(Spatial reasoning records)
────
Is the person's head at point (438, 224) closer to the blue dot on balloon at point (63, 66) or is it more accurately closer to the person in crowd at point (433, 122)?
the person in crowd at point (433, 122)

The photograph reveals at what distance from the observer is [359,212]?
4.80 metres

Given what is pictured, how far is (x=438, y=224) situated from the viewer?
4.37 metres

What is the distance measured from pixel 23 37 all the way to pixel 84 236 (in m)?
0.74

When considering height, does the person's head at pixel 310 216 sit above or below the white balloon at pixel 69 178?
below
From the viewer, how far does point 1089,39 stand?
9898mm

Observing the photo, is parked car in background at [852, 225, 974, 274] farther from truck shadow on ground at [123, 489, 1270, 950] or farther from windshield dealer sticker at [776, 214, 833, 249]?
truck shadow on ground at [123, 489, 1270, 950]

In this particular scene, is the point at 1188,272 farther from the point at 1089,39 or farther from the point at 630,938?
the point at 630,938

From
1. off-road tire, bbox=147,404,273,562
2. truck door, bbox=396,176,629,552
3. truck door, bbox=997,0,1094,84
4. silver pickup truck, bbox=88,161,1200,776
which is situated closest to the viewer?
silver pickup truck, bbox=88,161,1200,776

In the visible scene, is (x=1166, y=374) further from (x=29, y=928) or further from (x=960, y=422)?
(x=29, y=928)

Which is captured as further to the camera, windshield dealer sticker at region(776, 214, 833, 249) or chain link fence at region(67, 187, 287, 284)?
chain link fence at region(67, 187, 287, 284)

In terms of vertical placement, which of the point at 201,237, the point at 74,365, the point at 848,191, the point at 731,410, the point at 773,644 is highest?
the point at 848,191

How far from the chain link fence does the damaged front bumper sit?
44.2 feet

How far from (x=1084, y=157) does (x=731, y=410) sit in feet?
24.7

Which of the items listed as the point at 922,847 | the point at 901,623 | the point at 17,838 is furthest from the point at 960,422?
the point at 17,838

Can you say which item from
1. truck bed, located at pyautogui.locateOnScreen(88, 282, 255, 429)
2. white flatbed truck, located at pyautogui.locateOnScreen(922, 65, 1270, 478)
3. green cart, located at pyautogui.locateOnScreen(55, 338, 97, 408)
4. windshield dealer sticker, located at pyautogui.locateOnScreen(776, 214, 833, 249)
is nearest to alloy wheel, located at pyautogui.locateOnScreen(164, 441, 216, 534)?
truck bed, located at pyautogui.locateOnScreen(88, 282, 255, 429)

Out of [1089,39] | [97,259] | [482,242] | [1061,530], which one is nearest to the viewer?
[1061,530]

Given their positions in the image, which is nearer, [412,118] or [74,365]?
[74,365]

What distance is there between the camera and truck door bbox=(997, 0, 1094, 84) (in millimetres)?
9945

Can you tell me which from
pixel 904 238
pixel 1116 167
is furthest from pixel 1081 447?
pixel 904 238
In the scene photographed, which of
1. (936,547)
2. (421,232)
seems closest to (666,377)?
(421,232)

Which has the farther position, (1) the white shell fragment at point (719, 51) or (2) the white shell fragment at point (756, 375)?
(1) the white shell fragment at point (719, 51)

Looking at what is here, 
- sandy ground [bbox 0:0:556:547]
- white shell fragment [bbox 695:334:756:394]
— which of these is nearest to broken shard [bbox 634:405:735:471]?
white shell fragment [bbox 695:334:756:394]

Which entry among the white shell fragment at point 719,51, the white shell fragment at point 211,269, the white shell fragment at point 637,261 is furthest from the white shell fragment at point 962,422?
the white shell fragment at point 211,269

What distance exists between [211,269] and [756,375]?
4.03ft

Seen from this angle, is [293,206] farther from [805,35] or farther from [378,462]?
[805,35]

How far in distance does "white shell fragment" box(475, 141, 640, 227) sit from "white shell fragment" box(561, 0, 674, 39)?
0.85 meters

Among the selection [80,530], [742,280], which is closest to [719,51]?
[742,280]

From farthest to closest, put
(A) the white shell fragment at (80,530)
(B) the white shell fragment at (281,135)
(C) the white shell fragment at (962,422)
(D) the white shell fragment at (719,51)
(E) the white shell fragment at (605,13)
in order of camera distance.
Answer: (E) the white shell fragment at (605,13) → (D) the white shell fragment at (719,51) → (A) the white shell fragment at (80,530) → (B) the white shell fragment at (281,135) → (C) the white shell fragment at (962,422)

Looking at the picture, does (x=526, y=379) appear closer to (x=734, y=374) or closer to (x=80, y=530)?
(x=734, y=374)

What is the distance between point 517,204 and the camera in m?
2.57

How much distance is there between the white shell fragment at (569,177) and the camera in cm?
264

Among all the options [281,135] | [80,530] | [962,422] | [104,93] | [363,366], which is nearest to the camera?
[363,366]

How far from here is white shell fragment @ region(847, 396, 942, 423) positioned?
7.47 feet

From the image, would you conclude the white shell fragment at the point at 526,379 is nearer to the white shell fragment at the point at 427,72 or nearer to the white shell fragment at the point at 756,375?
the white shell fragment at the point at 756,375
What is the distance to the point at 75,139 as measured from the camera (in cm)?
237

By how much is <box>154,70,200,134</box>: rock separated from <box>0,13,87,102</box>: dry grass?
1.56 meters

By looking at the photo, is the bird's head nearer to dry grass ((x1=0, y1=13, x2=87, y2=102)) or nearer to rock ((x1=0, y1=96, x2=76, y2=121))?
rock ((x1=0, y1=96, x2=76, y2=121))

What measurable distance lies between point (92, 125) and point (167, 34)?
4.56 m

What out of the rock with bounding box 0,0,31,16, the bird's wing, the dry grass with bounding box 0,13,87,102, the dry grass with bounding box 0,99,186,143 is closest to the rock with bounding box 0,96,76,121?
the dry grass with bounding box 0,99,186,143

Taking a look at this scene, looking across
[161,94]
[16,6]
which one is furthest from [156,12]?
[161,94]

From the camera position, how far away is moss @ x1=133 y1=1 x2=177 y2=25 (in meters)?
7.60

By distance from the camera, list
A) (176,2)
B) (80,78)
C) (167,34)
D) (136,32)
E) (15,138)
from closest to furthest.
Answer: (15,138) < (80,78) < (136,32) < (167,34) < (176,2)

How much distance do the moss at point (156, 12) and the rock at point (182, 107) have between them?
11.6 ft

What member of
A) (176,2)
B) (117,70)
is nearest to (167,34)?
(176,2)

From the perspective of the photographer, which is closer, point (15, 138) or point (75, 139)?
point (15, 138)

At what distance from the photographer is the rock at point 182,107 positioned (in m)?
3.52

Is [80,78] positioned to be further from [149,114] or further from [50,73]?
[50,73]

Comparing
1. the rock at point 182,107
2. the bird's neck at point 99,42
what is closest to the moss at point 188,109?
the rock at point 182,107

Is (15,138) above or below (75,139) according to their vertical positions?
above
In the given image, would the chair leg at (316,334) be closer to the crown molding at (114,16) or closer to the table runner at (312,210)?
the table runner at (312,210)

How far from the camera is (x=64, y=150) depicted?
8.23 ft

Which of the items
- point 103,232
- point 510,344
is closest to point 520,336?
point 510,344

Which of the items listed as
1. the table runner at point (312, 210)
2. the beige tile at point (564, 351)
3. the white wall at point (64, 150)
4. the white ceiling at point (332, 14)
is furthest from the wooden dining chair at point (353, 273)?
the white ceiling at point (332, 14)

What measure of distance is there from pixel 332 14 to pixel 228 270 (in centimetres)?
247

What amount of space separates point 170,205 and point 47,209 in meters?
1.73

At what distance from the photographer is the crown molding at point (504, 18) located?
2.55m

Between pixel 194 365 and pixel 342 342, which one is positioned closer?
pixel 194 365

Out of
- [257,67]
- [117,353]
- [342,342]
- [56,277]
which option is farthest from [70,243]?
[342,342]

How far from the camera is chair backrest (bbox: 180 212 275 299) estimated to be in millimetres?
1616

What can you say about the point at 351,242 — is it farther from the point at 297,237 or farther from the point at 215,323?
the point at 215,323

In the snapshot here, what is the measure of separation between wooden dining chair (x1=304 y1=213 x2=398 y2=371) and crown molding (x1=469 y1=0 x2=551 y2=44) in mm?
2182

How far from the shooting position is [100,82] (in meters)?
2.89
────
» Task requirements
Word for word, quote the lines from the line containing "What measure of" through the end of the material, both included, and nothing else.

» Solution to the exercise
What measure of distance is there from pixel 332 14 to pixel 228 270 (in centimetres)?
247

What amount of space separates point 170,205 and point 47,209 in meters?
1.73

At what distance from the photographer is the crown molding at point (504, 18) located?
2.55m

Between pixel 194 365 and pixel 342 342, which one is positioned closer?
pixel 194 365

Out of
- [257,67]
- [117,353]
- [342,342]
- [56,277]
which option is farthest from [70,243]?
[342,342]

How far from the camera is chair backrest (bbox: 180 212 275 299) estimated to be in millimetres?
1616

What can you say about the point at 351,242 — is it farther from the point at 297,237 or farther from the point at 215,323?
the point at 215,323

In the snapshot here, what is the measure of separation between wooden dining chair (x1=304 y1=213 x2=398 y2=371) and crown molding (x1=469 y1=0 x2=551 y2=44) in mm?
2182

How far from the shooting position is [100,82] (in meters)?
2.89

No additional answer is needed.